According to the draft guidance document, the design and performance of a system should be viewed as something of a higher-order consideration that “can affect or inform all seven factors identified in Maui.” Thus, if a system’s design and performance slows transit time of the pollutant, increases distance the pollutant travels, promotes dilution, or otherwise affects one of the Maui opinion’s seven enumerated factors, the fact that the system is designed and performing to achieve that result apparently should weigh against requiring an NPDES permit. The draft guidance then proceeds to identify a number of specific systems that would be less likely to require an NPDES permit based on the new eighth factor:
- Septic systems, cesspools, settling ponds and similar systems designed to provide storage or treatment;
- Stormwater controls, infiltration or evaporation systems, green infrastructure, and other runoff management systems; and
- Water reuse, recycling, or groundwater recharge facilities.
The draft guidance document implicitly acknowledges that its addition of an eighth factor to the Maui opinion’s list of seven goes beyond mere interpretation of the Court’s decision. The guidance document notes, perhaps somewhat defensively, that the majority opinion in Maui expressly invites EPA to develop interpretive guidance that would illuminate application of the Court’s “functional equivalence” test. The draft guidance document then goes on to claim that the agency’s eighth factor should be given deference under National Cable & Telecomm. Ass’n v. Brand X Internet Serv. even if it is deemed inconsistent with the Court’s opinion in Maui:
Even when an agency’s interpretation of an ambiguous statutory provision differs from a court’s interpretation, an agency may take such a construction because it remains the authoritative interpreter of the statute it administers.
EPA’s explicit call for Brand X deference to the agency’s draft guidance is particularly ironic because the government’s briefs in Maui did not ask for deference to EPA’s interpretation of the statute, and they did not even cite Chevron or Brand X. Moreover, the Court in Maui summarily rejected the formal interpretive statement on discharges to groundwater that EPA issued one month before the government’s merits brief was due.

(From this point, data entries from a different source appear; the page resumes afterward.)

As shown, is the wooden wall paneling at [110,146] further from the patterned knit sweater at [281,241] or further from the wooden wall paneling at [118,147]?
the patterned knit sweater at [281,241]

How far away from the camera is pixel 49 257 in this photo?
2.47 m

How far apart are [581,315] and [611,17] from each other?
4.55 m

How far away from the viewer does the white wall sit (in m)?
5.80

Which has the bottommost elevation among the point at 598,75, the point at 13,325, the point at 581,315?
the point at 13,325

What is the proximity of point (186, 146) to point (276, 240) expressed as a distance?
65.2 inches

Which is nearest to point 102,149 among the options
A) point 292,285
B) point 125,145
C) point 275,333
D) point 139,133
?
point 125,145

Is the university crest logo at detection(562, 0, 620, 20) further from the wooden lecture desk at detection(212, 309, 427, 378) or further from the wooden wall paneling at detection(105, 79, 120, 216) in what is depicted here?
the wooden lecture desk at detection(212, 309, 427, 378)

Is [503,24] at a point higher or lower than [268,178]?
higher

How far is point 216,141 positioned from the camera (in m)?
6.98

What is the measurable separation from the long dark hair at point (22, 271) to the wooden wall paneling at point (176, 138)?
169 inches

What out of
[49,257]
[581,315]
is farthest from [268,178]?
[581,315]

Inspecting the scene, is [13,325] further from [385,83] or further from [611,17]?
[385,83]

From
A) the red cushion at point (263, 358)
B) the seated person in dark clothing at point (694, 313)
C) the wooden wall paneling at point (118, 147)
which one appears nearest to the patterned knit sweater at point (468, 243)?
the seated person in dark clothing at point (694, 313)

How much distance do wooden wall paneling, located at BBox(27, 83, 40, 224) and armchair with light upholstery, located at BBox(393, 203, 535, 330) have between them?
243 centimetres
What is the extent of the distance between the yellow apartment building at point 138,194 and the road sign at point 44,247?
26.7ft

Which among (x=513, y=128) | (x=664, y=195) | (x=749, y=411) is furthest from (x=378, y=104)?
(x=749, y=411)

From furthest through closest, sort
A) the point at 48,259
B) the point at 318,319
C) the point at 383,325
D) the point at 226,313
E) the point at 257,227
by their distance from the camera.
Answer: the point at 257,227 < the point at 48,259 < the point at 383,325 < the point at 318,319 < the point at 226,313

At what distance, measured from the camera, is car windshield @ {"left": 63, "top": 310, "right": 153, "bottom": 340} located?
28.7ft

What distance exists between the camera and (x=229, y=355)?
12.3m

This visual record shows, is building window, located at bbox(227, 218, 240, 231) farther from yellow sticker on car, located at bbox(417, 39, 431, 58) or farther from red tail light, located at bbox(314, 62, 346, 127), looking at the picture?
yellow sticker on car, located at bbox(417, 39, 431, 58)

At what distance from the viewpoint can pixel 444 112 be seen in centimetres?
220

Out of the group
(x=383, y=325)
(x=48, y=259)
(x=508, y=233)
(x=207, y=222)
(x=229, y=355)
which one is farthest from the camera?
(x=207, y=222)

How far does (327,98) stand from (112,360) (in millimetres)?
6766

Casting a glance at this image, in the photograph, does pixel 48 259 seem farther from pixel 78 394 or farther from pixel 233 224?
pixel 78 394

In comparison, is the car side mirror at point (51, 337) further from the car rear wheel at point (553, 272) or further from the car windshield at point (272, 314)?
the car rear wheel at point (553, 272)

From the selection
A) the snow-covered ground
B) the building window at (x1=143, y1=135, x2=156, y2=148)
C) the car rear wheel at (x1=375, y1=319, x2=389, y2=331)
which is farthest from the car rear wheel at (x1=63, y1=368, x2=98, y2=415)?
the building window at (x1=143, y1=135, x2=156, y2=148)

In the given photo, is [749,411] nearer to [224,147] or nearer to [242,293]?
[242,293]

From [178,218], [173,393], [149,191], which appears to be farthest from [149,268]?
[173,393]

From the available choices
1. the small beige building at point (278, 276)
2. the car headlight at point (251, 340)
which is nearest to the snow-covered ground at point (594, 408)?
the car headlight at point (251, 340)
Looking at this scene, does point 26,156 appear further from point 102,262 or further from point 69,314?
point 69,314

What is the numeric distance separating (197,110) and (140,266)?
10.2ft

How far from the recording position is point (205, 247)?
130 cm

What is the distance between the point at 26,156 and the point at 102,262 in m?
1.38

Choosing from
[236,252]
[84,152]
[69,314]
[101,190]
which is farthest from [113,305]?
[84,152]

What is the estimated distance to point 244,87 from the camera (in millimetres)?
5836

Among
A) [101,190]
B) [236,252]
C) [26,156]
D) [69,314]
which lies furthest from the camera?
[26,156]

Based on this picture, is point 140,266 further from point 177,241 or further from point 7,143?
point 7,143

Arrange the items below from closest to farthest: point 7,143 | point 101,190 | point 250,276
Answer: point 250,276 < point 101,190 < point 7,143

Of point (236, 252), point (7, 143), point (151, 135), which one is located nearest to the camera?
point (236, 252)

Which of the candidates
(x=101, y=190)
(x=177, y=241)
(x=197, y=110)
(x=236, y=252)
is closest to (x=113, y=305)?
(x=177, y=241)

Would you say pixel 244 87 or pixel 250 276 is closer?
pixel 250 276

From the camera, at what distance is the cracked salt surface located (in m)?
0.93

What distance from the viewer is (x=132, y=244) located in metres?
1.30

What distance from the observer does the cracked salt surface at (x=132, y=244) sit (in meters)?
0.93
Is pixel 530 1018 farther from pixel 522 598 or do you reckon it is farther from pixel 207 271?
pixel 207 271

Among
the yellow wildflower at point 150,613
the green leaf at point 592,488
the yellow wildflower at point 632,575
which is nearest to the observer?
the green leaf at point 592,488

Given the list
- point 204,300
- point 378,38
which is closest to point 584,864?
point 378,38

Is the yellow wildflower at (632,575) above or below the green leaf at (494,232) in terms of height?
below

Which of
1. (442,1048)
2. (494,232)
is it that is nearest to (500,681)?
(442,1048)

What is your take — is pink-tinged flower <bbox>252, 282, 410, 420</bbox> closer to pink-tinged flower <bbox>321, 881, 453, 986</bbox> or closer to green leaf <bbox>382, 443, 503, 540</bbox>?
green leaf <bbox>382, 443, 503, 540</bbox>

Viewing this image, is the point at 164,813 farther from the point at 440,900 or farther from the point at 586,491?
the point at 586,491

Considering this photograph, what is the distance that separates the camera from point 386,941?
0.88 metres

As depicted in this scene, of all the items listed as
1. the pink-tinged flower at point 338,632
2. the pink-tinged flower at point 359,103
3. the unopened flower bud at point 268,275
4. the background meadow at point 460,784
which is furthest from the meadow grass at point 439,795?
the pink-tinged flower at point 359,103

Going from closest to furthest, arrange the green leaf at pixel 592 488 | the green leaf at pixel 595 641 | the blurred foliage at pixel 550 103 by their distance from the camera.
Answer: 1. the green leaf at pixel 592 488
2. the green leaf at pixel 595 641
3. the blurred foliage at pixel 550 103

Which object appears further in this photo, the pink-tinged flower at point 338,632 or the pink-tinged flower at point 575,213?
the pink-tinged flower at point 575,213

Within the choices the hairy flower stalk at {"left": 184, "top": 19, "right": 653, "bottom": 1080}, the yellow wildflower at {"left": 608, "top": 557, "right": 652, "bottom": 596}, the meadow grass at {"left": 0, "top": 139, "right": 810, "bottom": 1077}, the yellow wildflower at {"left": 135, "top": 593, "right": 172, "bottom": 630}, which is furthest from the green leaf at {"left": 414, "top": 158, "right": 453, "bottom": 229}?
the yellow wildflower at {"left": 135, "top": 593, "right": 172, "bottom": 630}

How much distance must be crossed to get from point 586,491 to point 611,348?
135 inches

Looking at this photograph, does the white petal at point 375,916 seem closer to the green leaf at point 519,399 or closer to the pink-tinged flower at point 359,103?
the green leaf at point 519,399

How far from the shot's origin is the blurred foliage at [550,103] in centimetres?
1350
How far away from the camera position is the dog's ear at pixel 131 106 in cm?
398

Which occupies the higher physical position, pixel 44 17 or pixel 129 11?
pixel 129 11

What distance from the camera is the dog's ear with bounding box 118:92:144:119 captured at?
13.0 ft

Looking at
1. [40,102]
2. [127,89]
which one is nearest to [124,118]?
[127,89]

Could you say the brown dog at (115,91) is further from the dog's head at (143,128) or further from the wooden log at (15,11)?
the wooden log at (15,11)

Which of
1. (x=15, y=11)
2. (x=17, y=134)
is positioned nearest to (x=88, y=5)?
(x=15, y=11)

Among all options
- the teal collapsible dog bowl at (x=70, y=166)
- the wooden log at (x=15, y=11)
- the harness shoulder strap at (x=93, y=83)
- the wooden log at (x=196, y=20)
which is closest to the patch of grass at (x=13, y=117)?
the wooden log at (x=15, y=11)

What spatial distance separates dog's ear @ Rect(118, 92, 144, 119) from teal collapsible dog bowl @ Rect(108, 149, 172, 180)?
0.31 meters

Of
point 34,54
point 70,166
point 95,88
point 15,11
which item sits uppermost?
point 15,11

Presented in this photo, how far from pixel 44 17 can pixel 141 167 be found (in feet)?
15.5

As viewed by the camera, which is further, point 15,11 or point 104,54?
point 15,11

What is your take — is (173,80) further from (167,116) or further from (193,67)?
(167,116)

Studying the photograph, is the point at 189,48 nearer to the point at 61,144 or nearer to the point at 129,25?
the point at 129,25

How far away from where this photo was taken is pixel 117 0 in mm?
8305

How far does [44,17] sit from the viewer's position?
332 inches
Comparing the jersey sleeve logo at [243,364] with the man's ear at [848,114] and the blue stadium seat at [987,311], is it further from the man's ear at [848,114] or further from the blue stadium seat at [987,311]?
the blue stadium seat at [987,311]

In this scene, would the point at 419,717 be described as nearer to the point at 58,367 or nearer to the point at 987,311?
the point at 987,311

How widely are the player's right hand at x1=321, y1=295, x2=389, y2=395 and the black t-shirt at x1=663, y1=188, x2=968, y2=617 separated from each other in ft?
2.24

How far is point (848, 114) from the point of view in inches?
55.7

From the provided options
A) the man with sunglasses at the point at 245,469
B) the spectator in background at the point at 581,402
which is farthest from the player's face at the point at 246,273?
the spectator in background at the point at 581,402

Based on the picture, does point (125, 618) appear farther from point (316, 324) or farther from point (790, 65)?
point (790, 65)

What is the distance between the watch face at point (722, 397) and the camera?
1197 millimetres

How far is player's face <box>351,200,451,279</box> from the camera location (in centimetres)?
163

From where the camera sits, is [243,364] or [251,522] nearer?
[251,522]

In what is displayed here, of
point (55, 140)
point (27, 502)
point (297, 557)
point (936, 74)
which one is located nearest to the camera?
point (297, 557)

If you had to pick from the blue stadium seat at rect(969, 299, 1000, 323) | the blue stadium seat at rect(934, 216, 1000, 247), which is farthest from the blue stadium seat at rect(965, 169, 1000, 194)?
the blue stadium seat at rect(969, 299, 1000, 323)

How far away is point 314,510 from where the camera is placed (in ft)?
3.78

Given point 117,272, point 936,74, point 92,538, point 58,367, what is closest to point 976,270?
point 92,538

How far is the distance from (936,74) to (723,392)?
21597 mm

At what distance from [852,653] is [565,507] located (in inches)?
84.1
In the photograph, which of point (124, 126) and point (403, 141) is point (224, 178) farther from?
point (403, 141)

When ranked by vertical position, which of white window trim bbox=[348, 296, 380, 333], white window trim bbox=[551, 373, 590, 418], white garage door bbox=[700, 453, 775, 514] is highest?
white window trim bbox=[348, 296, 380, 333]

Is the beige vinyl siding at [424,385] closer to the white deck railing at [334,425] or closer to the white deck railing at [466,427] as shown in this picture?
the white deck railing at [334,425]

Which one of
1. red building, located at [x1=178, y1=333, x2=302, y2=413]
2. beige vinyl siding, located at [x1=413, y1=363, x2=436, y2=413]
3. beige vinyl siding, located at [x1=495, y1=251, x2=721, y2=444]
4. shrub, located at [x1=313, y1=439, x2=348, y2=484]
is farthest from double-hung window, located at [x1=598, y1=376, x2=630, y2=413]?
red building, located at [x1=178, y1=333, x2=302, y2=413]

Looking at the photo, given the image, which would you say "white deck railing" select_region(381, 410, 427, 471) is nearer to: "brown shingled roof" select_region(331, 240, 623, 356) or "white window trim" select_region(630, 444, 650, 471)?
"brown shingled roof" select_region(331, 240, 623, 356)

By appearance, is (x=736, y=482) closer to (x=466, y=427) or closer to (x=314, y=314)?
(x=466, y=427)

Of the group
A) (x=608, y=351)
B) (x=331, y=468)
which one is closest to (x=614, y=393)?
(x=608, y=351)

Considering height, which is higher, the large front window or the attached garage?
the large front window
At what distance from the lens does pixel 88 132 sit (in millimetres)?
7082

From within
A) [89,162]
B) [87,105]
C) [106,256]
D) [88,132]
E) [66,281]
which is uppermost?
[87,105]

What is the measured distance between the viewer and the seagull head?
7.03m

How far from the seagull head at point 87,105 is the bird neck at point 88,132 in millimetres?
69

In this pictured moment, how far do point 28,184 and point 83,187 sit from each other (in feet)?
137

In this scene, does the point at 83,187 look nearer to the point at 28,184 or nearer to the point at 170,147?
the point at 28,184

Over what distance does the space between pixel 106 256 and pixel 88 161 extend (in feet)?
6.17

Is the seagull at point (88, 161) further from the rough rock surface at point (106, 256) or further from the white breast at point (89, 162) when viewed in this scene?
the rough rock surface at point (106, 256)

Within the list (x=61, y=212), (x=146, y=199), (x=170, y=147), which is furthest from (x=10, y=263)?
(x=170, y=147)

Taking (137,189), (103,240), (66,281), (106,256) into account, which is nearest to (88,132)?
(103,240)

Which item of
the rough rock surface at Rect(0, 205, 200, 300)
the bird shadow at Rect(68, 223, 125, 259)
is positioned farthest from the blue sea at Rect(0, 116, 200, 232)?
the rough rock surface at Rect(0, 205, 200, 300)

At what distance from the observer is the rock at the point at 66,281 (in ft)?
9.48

It is not clear whether the draft guidance will ever be finalized or otherwise survive the transition to the Biden administration. But if it survives, the new eighth factor is likely to be the target of a number of questions. For example, why should a system that is deliberately designed and operated in a manner that delivers pollutants to waters of the United States be given more lenient regulatory treatment than a less deliberate activity that delivers the same amount of pollutants to jurisdictional waters in an otherwise similar manner? Isn’t a system with deliberate design and identifiable performance expectations exactly the kind of operation that fits logically into the scheme of NPDES individual and general permits? And what are we to make of the list of specific systems that are to be given special consideration under the eighth factor? Is this list anything more than a last minute attempt to put a finger on the scales whenever one of the enumerated systems may come under scrutiny for adding pollutants to waters of the United States?
Against this backdrop it is fair to ask whether the draft guidance document offers the kind of assistance in applying the functional equivalence test the Maui Court invited EPA to provide.